To this day I have friendships that grew out of that week on D.A.S. We were in this stutter bubble like an alternative universe where it felt good to stutter. The challenge was after the course embracing the identity of a person who stutters which meant no longer passing as fluent and showing my stuttering at every opportunity I could. This really changed how I felt about my stutter. I was chipping away at the feelings of shame and difference that had engulfed and overwhelmed me at times. Self acceptance and self advocacy were key components on my journey which led me to taking up a support group facilitator role with the Irish Stammering Association and later I became chair of the association. Having being involved in stuttering support for around eleven years by 2016 I took some time away from the community, it just felt I needed a break.
In 2020 I was feeling enthused again and thought I had something to offer in the community. I got in touch with my good friend Jonathon Linklater who is the development manager of the Irish Stammering Association. It felt good to be back in the fold of stuttering support. In 2021 I started up my own instagram stuttering information& awareness page The Stutterverse where I get to discuss everything stuttering as this really is my passion in life. In 2022 I took the decision to go back into therapy as although I’m quite assured in my identity as a person who stutters I was not happy with the way I stuttered with many secondary behaviours still present in my stuttering pattern.
I got to attend my first international conference in August 2022 when I attended Stammafest in the UK. I cannot overestimate how affirming this conference was, to be surrounded by people who stutter from across the globe. I was with my tribe, my stammering tribe! I got to hear Vivian present with Nick and Ben and Neil at Stammafest on acceptance and change. I thought this was the right time for me to enter therapy again as I was ready for change and to open stutter again.
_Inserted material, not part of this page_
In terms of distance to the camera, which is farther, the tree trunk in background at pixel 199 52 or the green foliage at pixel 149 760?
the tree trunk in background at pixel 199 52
My journey with ARTS started soon after. I love the group element of ARTS and the value of learning from others. It’s been fun listening to myself openly stuttering. I’m looking forward to what lies ahead on this journey with stuttering. I love the line from the Beatles song “I’ll get by with a little help from my friends” In relation to stuttering support I like to add “I will not only get by but I’ll thrive with a little help from my friends.”